- [WHAT IS REQUIRED]:
All that is wanted is the exact text of the lines below from the one with "Riduzione, minimizzazione del rischio" through the one with "BINOVA –CIRCUITO GAS", inclusive, minus any pictures.

- [SUPPLIED DATA]:

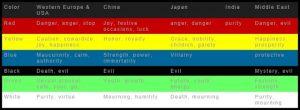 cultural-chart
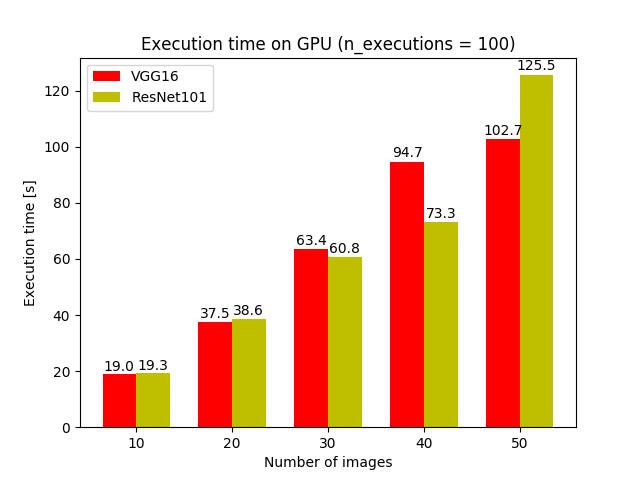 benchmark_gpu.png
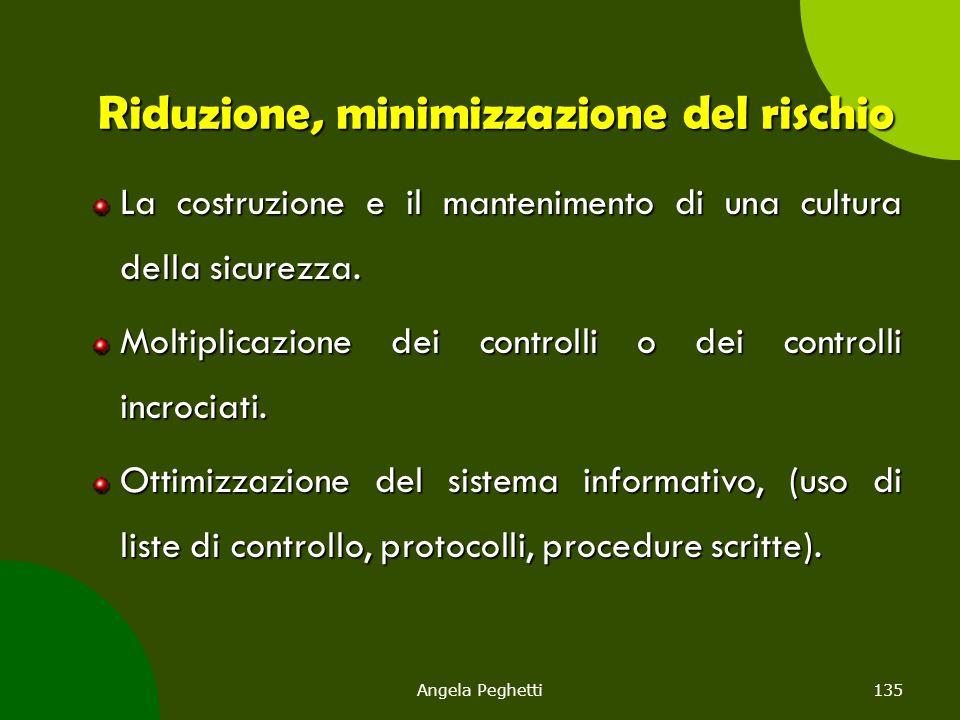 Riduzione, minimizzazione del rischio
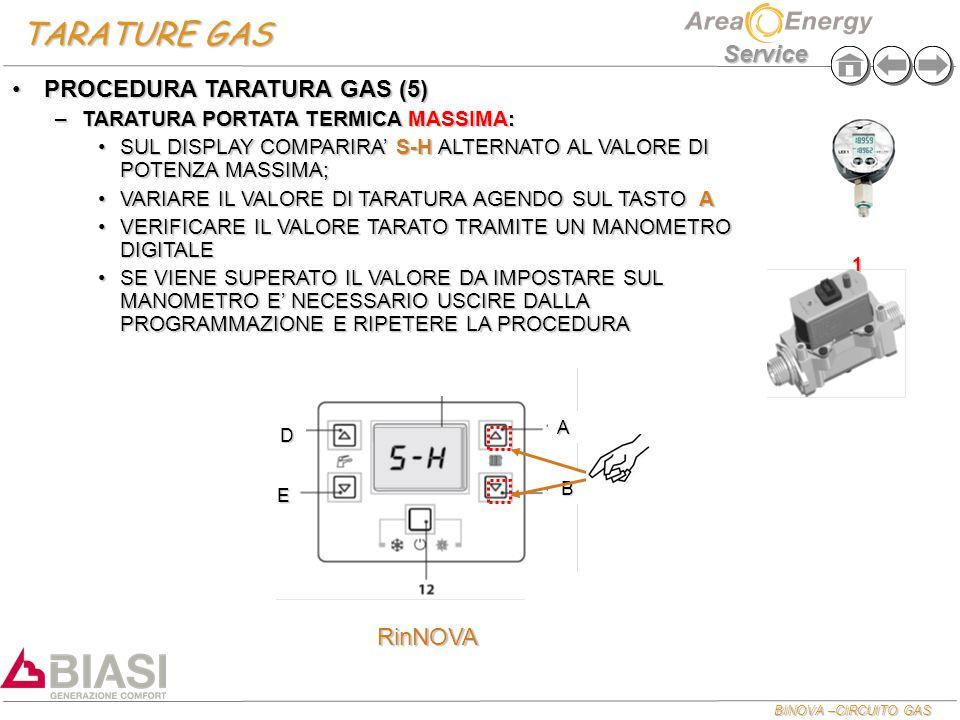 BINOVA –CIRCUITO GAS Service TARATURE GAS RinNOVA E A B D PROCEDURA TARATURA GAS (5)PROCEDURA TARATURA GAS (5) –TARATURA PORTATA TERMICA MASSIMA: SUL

...

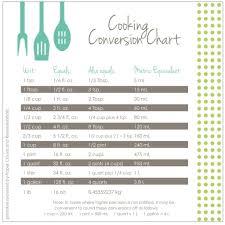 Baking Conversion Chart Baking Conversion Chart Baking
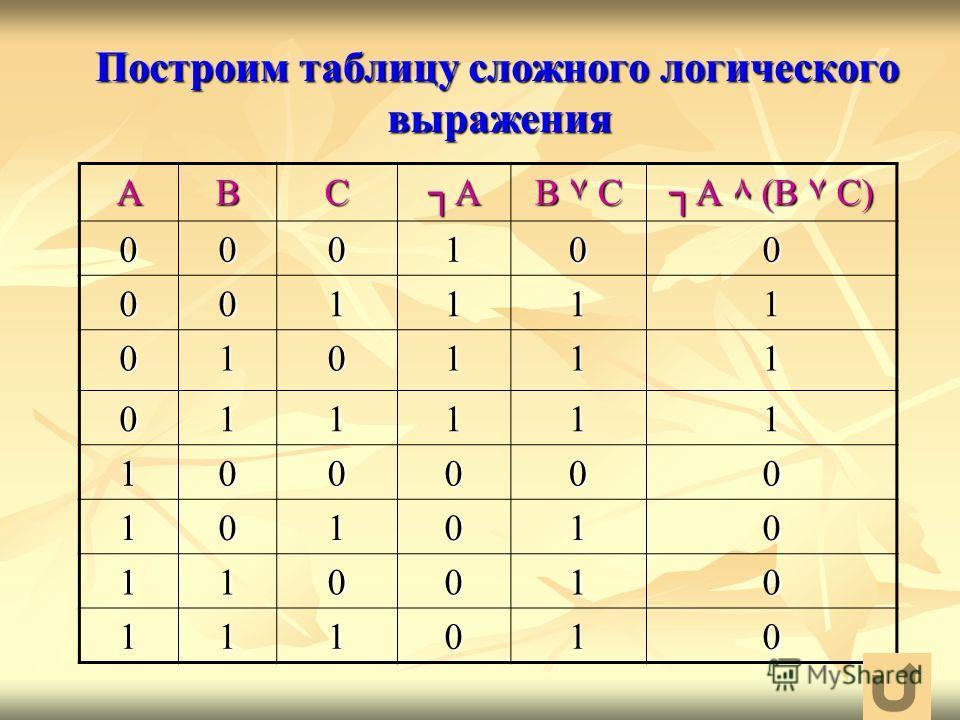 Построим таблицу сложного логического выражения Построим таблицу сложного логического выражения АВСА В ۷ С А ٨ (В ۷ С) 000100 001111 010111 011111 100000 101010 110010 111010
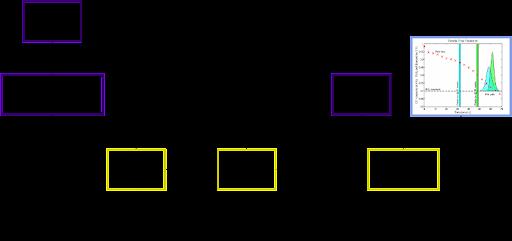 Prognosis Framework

- [FINISHED TASK]:
 Riduzione, minimizzazione del rischio
 BINOVA –CIRCUITO GAS Service TARATURE GAS RinNOVA E A B D PROCEDURA TARATURA GAS (5)PROCEDURA TARATURA GAS (5) –TARATURA PORTATA TERMICA MASSIMA: SUL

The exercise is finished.